OĞUL: “E… Ne olmuş?”
ANA: “Valla seni de sallar beni de… Dedim ya taraftarı çok bu adamın, arkası kuvvetli. Memlekete ne kadar cahil cühela, çıkarı için çiçek tarlası yakan sahib-i sigala, hemcinslerine tepeden bakan şingala, hırsına yenik mangala varsa almış arkasına…”

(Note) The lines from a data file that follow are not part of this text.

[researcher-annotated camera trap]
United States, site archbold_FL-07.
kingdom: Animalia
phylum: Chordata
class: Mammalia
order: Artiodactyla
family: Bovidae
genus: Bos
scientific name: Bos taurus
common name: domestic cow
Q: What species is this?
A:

OĞUL: “Ne yazar ana; alayının hakkından gelirim alimallah!”
ANA: “Yok, evladım, bırakmıyorsun ki söyleyeyim. Bu adam!”
OĞUL: “Bu adam, bu adam de hele! Çıkar dilin altındaki baklayı!”
ANA: “Bu adam benimle “paşa nikâhı” kıymak istiyor.”
OĞUL: “Paşa nikâhı” mı? Ölürüm de kıydırtmam. Vermem seni bu adama! Bunu nasıl söylersin bana! Ben ki söz vermiştim alp babama…”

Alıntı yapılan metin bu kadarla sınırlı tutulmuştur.